Britons, we must act now. The campaign to Bring Back Elevenses starts here.
One tacky production
It was a question key to Newton's Principia Mathematica: is an object's speed through fluid affected by the fluid's viscosity? And while scientists have now proved Newton wrong (he believed it would be harder to, say, swim through syrup than water), one brave bunch of actors are about to find out live on stage.
Opening next month at the Yard Theatre in east London, Stink Foot is an adaptation of Sophocles's Philoctetes in which the cast will be covered in and standing in treacle. The play's writer/director Jeff James took time out from rehearsals to discuss his cast's sticky progress.
"The play is about how we have to make moral compromises to survive and how sometimes that means life gets messy. One character starts off morally pure, by the end he is a war criminal and is covered in treacle. There is a received idea of how a Greek tragedy should be, but this production is serious, moving and also, I hope, funny."
All of which sounds strangely wonderful, but where does all that treacle come from and who has to clear it up? "Tate & Lyle have been extremely generous and given us 250kg of molasses," said James. "And as for the cleaning, that will most likely be me and the long-suffering stage manager."
War of words
This week, the lexicographers behind the beautiful new Collins English Dictionary will announce their "Word of the Year". Let's hope they fare better than last year: from a list that included "fracker", "Bitcoin" and "twerking", they chose "geek", only to be trumped a few weeks later when rivals at Oxford Dictionaries nailed it with "selfie".
New words that have made it in to the new Collins edition include "adorkable", "meme", "photobomb" and "vape", though naturally no one is leaking which of these, if any, is a Word of the Year contender.

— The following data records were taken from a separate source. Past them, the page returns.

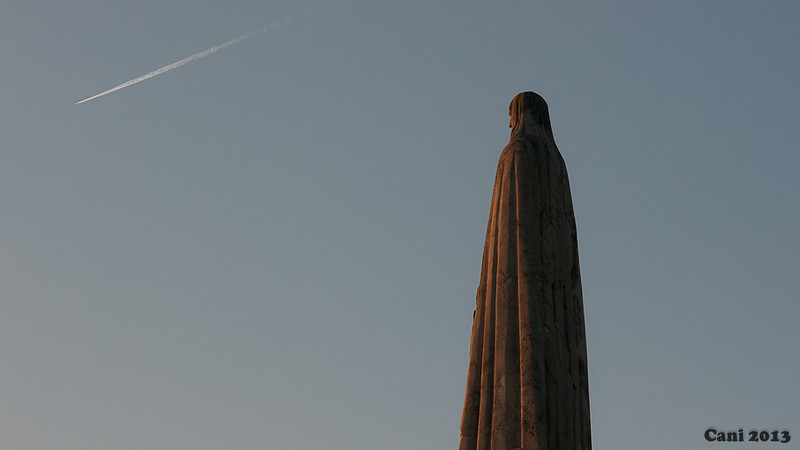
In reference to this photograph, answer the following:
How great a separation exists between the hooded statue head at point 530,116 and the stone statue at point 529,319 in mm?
74

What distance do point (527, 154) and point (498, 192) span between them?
0.72m

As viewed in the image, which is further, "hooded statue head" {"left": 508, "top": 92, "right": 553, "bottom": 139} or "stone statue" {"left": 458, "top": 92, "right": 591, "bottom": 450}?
"hooded statue head" {"left": 508, "top": 92, "right": 553, "bottom": 139}

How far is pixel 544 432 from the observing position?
10.6 metres

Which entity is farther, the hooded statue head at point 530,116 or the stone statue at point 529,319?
the hooded statue head at point 530,116

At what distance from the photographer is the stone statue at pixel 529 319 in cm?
1098

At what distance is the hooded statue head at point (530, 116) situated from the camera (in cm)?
1338

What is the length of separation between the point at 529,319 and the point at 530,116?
359 centimetres

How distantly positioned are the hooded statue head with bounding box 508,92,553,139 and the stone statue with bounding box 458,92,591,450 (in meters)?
0.07

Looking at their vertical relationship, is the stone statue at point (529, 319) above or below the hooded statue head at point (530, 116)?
below

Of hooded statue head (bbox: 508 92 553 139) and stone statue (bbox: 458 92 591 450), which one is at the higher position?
hooded statue head (bbox: 508 92 553 139)

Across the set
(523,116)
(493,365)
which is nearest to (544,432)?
(493,365)

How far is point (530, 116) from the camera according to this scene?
1342 centimetres

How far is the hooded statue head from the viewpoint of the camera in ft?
43.9

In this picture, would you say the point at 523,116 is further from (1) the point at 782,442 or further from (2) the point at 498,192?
(1) the point at 782,442
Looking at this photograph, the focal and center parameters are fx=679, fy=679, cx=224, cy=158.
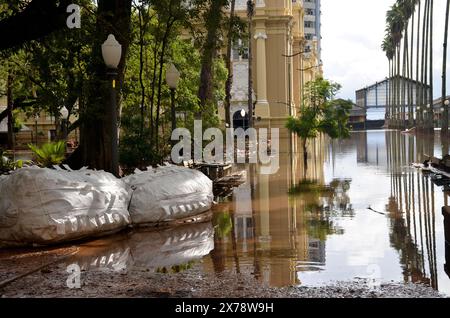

I have to say I'm a little worried for them. Was there really no space in the new edition for "emoji", "loom bands", left, and (shudders) "selfie stick"?
No rhyme or reason
Another in a regular series of limericks based on recent events:
Now the Waterstones One has been freed,
To the tourist from Texas take heed,
If you're trapped in a store,
For two hours or more,
Make sure it's got something to read.